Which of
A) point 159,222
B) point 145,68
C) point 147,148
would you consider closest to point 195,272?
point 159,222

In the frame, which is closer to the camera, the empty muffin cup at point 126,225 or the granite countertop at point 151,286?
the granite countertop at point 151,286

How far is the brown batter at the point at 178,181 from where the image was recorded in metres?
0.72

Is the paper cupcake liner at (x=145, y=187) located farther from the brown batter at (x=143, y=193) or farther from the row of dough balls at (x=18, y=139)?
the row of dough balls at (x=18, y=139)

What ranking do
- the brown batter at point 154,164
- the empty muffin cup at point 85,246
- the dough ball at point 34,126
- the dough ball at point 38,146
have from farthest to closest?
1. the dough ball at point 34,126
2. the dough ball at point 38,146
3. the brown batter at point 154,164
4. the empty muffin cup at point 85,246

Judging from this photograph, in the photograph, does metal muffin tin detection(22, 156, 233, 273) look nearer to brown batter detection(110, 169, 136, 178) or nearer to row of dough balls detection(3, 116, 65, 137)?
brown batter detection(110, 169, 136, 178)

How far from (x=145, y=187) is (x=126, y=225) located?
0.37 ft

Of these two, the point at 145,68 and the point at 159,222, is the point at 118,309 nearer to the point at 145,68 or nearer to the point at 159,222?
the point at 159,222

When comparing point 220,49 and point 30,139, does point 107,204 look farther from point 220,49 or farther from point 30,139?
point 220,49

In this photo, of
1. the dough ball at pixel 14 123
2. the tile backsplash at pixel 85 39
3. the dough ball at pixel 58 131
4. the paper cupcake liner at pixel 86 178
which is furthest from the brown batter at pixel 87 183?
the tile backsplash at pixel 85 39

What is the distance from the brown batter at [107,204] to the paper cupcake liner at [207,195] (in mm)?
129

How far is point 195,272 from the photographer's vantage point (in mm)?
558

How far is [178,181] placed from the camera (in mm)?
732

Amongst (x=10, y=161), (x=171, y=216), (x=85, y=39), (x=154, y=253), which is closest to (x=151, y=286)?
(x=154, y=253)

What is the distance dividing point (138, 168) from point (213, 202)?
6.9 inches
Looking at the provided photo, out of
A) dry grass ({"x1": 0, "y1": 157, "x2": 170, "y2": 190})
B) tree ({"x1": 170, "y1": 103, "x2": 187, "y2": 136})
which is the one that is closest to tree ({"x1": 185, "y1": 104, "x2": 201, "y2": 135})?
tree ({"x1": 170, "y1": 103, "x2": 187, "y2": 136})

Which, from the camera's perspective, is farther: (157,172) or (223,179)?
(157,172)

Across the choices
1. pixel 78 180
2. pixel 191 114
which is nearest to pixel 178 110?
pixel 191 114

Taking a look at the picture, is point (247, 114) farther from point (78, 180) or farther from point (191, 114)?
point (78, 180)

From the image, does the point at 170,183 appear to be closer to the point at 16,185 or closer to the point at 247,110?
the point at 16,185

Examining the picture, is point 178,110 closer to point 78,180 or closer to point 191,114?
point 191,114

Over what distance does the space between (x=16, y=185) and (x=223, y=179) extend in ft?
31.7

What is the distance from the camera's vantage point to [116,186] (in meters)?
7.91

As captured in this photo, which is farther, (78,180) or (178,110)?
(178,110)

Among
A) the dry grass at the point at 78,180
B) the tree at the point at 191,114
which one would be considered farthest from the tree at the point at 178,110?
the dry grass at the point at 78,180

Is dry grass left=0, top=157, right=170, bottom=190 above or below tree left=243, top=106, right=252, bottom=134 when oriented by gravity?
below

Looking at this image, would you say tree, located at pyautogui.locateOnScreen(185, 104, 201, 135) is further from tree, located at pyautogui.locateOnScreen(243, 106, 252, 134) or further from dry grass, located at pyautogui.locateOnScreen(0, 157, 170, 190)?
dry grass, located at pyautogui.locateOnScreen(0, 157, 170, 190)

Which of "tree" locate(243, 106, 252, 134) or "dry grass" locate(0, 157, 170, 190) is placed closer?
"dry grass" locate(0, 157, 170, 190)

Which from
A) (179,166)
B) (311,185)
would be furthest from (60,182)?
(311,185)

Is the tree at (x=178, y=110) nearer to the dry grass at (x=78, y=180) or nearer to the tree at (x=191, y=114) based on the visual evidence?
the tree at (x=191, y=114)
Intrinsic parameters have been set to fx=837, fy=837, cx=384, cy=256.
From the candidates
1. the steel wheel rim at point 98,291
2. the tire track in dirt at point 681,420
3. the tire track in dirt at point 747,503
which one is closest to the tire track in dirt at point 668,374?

— Written problem —
Convert all of the data above into a Markdown table with the columns "Row" and "Line," giving each non-blank line its own numbered row and leaving out blank lines.

— Task solution —
| Row | Line |
|---|---|
| 1 | Which of |
| 2 | A) point 159,222 |
| 3 | B) point 145,68 |
| 4 | C) point 147,148 |
| 5 | would you consider closest to point 195,272? |
| 6 | point 159,222 |
| 7 | In the frame, which is closer to the camera, the empty muffin cup at point 126,225 or the granite countertop at point 151,286? |
| 8 | the granite countertop at point 151,286 |
| 9 | How far is the brown batter at the point at 178,181 from where the image was recorded in metres? |
| 10 | 0.72 |
| 11 | Is the paper cupcake liner at (x=145, y=187) located farther from the brown batter at (x=143, y=193) or farther from the row of dough balls at (x=18, y=139)? |
| 12 | the row of dough balls at (x=18, y=139) |
| 13 | What ranking do |
| 14 | - the brown batter at point 154,164 |
| 15 | - the empty muffin cup at point 85,246 |
| 16 | - the dough ball at point 34,126 |
| 17 | - the dough ball at point 38,146 |
| 18 | have from farthest to closest? |
| 19 | 1. the dough ball at point 34,126 |
| 20 | 2. the dough ball at point 38,146 |
| 21 | 3. the brown batter at point 154,164 |
| 22 | 4. the empty muffin cup at point 85,246 |
| 23 | Judging from this photograph, in the photograph, does metal muffin tin detection(22, 156, 233, 273) look nearer to brown batter detection(110, 169, 136, 178) or nearer to row of dough balls detection(3, 116, 65, 137)? |
| 24 | brown batter detection(110, 169, 136, 178) |
| 25 | How far from (x=145, y=187) is (x=126, y=225) located? |
| 26 | 0.37 ft |
| 27 | Of these two, the point at 145,68 and the point at 159,222, is the point at 118,309 nearer to the point at 145,68 or nearer to the point at 159,222? |
| 28 | the point at 159,222 |
| 29 | When comparing point 220,49 and point 30,139, does point 107,204 look farther from point 220,49 or farther from point 30,139? |
| 30 | point 220,49 |
| 31 | In this photo, of |
| 32 | 1. the dough ball at pixel 14 123 |
| 33 | 2. the tile backsplash at pixel 85 39 |
| 34 | 3. the dough ball at pixel 58 131 |
| 35 | 4. the paper cupcake liner at pixel 86 178 |
| 36 | which is furthest from the brown batter at pixel 87 183? |
| 37 | the tile backsplash at pixel 85 39 |
| 38 | What is the distance from the brown batter at [107,204] to the paper cupcake liner at [207,195] (in mm)? |
| 39 | 129 |
| 40 | How far is point 195,272 from the photographer's vantage point (in mm)? |
| 41 | 558 |
| 42 | How far is [178,181] placed from the camera (in mm)? |
| 43 | 732 |
| 44 | Amongst (x=10, y=161), (x=171, y=216), (x=85, y=39), (x=154, y=253), which is closest to (x=151, y=286)? |
| 45 | (x=154, y=253) |
| 46 | What is the distance dividing point (138, 168) from point (213, 202)? |
| 47 | 6.9 inches |
| 48 | Looking at the provided photo, out of |
| 49 | A) dry grass ({"x1": 0, "y1": 157, "x2": 170, "y2": 190}) |
| 50 | B) tree ({"x1": 170, "y1": 103, "x2": 187, "y2": 136}) |
| 51 | which is the one that is closest to tree ({"x1": 185, "y1": 104, "x2": 201, "y2": 135})? |
| 52 | tree ({"x1": 170, "y1": 103, "x2": 187, "y2": 136}) |
| 53 | Which, from the camera's perspective, is farther: (157,172) or (223,179)? |
| 54 | (157,172) |
| 55 | Across the choices |
| 56 | 1. pixel 78 180 |
| 57 | 2. pixel 191 114 |
| 58 | which is nearest to pixel 178 110? |
| 59 | pixel 191 114 |
| 60 | Taking a look at the picture, is point (247, 114) farther from point (78, 180) or farther from point (191, 114)? |
| 61 | point (78, 180) |
| 62 | From the image, does the point at 170,183 appear to be closer to the point at 16,185 or closer to the point at 247,110? |
| 63 | the point at 16,185 |
| 64 | Examining the picture, is point 178,110 closer to point 78,180 or closer to point 191,114? |
| 65 | point 191,114 |
| 66 | Over what distance does the space between (x=16, y=185) and (x=223, y=179) extend in ft? |
| 67 | 31.7 |
| 68 | What is the distance from the camera's vantage point to [116,186] (in meters)? |
| 69 | 7.91 |
| 70 | As captured in this photo, which is farther, (78,180) or (178,110)? |
| 71 | (178,110) |
| 72 | Among |
| 73 | A) the dry grass at the point at 78,180 |
| 74 | B) the tree at the point at 191,114 |
| 75 | which one would be considered farthest from the tree at the point at 178,110? |
| 76 | the dry grass at the point at 78,180 |
| 77 | Is dry grass left=0, top=157, right=170, bottom=190 above or below tree left=243, top=106, right=252, bottom=134 when oriented by gravity? |
| 78 | below |
| 79 | Looking at this image, would you say tree, located at pyautogui.locateOnScreen(185, 104, 201, 135) is further from tree, located at pyautogui.locateOnScreen(243, 106, 252, 134) or further from dry grass, located at pyautogui.locateOnScreen(0, 157, 170, 190)? |
| 80 | dry grass, located at pyautogui.locateOnScreen(0, 157, 170, 190) |
| 81 | Which of "tree" locate(243, 106, 252, 134) or "dry grass" locate(0, 157, 170, 190) is placed closer? |
| 82 | "dry grass" locate(0, 157, 170, 190) |
| 83 | Which from |
| 84 | A) (179,166) |
| 85 | B) (311,185) |
| 86 | would be furthest from (60,182)? |
| 87 | (311,185) |
| 88 | Is the tree at (x=178, y=110) nearer to the dry grass at (x=78, y=180) or nearer to the tree at (x=191, y=114) based on the visual evidence? |
| 89 | the tree at (x=191, y=114) |
| 90 | Intrinsic parameters have been set to fx=837, fy=837, cx=384, cy=256. |
| 91 | From the candidates |
| 92 | 1. the steel wheel rim at point 98,291 |
| 93 | 2. the tire track in dirt at point 681,420 |
| 94 | 3. the tire track in dirt at point 747,503 |
| 95 | which one is closest to the tire track in dirt at point 668,374? |